**WHAT THE EXERCISE ASKS**. What you return should be every line below, word for word, and none of the images.

**RECORDED DATA**.
::::

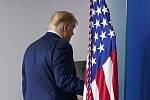 Americký prezident Donald Trump odchází od řečnického pultíku po projevu v Bílém domě na snímku z 5. listopadu 2020.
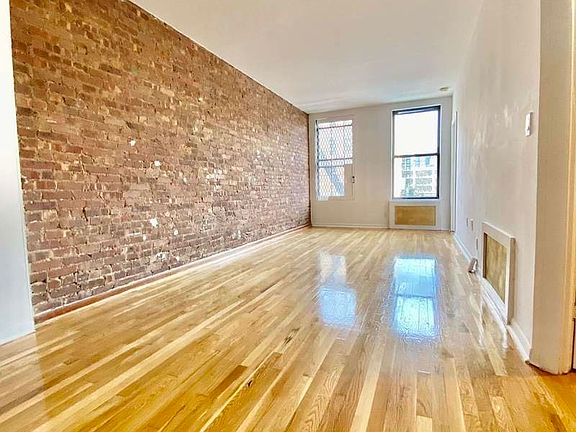 4th image of 506 Amsterdam Ave #1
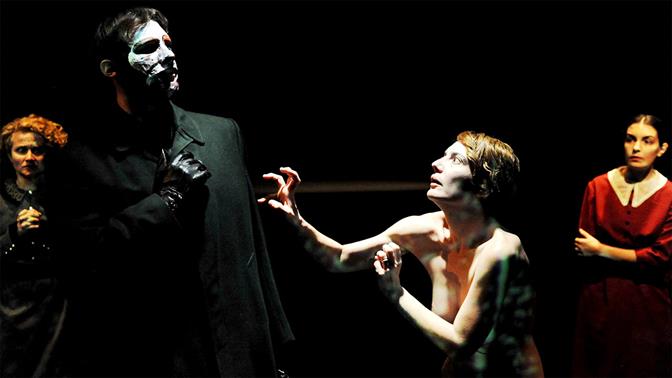 Μεταμόρφωση: Ο Τάσος Σαγρής σκηνοθετεί Φραντς Κάφκα στο Σύγχρονο Θέατρο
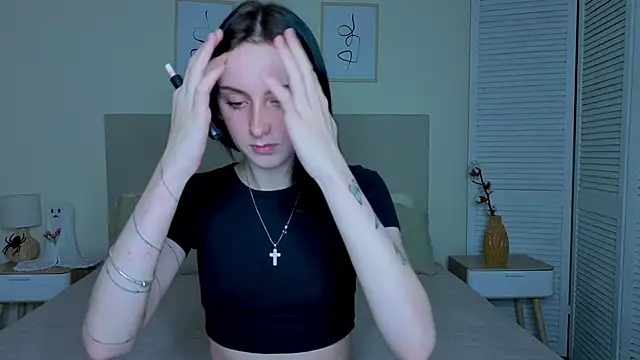 Snapshot of Little_moly999 chatting on 13, 12, 2025 Little moly999 online show from 13, 12, 2025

::::

**WORKED SOLUTION**.
 Americký prezident Donald Trump odchází od řečnického pultíku po projevu v Bílém domě na snímku z 5. listopadu 2020.
 4th image of 506 Amsterdam Ave #1
 Μεταμόρφωση: Ο Τάσος Σαγρής σκηνοθετεί Φραντς Κάφκα στο Σύγχρονο Θέατρο
 Snapshot of Little_moly999 chatting on 13, 12, 2025 Little moly999 online show from 13, 12, 2025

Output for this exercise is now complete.